Silent cries at the world’s most difficult railway
As we travelled on this incredible route from Alausi, zigzag-ing twice by use of switchbacks, we descended about 500 meters over the course of 12 kilometers. For comparison, note that Quito - the capital city of Ecuador - sits at an elevation of 2,850 meters above sea level. At Devil’s Nose, this deceptively tranquil but treacherous landscape was where the condors used to sleep, but these majestic birds have left long since human intervention. All that remains were the excited chatters of tourists, unwittingly concealing quiet cries of desolated souls that perished during the course of building this railway. I said a silent prayer, and thought to myself, “nature is a double-edged sword”.
Cultural immersion at Sibambe
Ethnic music floated in the air, as our train approached the train station at Sibambe, and I caught a glimpse of twirling dancers with smiles as radiant as their traditional costumes. Located near the base of the Devil’s Nose, life goes on in the most practical manner, and the operations of the tourist trains provide an important source of income for the Puruhás and other indigenous groups that live in the region. At Sibambe, one can get a better view of the Devil’s Nose, as well as learn the history and cultures of local communities. There are cafes, shops and a museum.
The Devil’s Nose is the most popular section of Ecuador’s train track and remained a popular attraction for tourists even during the decline of rail travel in the 1990s. A return journey begins from Alausi to Sibambe and takes about two hours and a half including a short break.
Traversing the Devil’s Nose from Alausi to Sibambe
Bygone times and romantic notions, rail travel has its fans from past to present, and President Rafael Correa knew this. Like Eloy Alfaro, he had a vision of a railway to connect Quito and Guayaquil again. Since 2008, the Ecuadorian government has spent millions to restore and upgrade the rail system.

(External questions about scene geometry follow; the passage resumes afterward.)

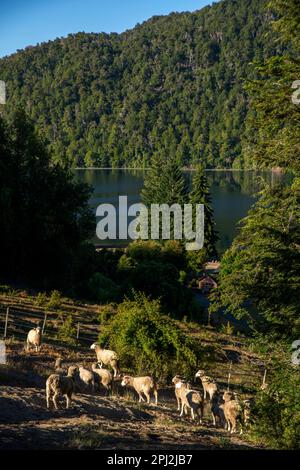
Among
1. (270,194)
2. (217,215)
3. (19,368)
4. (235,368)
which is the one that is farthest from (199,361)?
(217,215)

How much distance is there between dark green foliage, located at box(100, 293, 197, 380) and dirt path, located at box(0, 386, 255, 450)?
9.74ft

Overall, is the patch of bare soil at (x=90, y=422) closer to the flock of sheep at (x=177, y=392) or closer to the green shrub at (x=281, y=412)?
the flock of sheep at (x=177, y=392)

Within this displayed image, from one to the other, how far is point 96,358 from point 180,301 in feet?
59.4

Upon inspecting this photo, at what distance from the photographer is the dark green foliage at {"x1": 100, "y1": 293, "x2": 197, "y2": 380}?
51.5 feet

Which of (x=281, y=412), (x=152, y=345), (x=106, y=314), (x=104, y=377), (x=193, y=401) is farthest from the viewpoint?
(x=106, y=314)

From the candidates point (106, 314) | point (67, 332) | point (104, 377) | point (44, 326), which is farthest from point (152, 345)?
point (106, 314)

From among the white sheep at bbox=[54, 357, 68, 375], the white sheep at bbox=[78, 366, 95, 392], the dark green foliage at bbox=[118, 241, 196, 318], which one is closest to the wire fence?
the white sheep at bbox=[54, 357, 68, 375]

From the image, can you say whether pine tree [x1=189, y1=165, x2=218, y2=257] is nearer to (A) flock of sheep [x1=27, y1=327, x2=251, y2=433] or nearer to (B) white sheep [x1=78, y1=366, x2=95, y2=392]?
(A) flock of sheep [x1=27, y1=327, x2=251, y2=433]

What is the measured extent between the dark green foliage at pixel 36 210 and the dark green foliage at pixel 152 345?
54.5 feet

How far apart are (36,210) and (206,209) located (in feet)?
94.2

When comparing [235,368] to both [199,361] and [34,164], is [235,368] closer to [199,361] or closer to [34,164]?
[199,361]

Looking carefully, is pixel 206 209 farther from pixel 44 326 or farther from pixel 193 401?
pixel 193 401

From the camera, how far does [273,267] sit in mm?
11016

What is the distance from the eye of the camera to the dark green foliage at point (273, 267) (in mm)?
10945
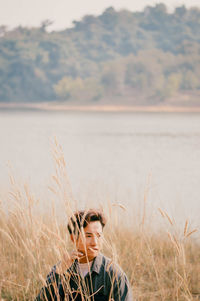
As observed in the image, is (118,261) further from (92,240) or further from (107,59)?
(107,59)

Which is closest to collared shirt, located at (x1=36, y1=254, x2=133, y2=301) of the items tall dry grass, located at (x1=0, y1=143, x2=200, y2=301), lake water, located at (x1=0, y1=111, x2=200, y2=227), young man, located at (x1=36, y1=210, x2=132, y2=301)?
young man, located at (x1=36, y1=210, x2=132, y2=301)

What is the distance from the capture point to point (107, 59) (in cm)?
6272

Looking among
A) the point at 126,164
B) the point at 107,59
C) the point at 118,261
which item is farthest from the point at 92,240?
the point at 107,59

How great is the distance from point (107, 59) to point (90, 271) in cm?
6256

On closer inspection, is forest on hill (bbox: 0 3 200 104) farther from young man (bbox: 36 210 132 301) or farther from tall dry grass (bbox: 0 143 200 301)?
young man (bbox: 36 210 132 301)

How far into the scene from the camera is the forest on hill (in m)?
48.6

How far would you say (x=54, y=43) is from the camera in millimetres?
58719

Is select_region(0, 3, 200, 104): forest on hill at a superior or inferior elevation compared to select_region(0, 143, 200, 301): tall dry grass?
superior

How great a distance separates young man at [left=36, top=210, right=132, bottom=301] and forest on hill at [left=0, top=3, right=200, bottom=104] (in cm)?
4384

There are several routes and one can travel Ecuador from Quito to the South via rail. The Devil’s Nose is just one of the many routes, but if you only wish to have a sampler of rail travel in Ecuador, bear in mind that this railway track is one of the world’s rail engineering feats!
Practical tips for Devil’s Nose
We began our train journey from Alausi - a quaint village that is 5-hour drive from Quito. Direct buses are available. Onboard Tren Ecuador painted in signature red and black, amenities are basic but our experience was enhanced by the company of a local guide that can speak Spanish and English.
We were recommended to sit on the right side of the train towards Sibambe (request when you purchase your tickets), but truth to be told, you may want to get up from time to time to capture the best views (provided that the carriage is not completely filled). There are two departures daily from Tuesday to Sunday, and you can purchase your tickets on the day of departure. If you are travelling on weekends, it may be better to pre-book online or by calling.
Tren Ecuador - Devil's Nose
Address: Alausí – Sibambe – Alausí
Website: Devil’s Nose
Rail travel in Ecuador
Often associated with romantic notions, rail travel takes on a different role in Ecuador with historical account, especially at the Devil’s Nose. The tragedies of the past called upon quiet reflections and reminded me of victims of the Death Railway that runs between Thailand and Myanmar. Ambitious developments often come at a cost, and the stories of many unsung heroes remained buried, as we take in the fleeting beauty on the train ride. Don’t let these stories be forgotten, come visit and appreciate.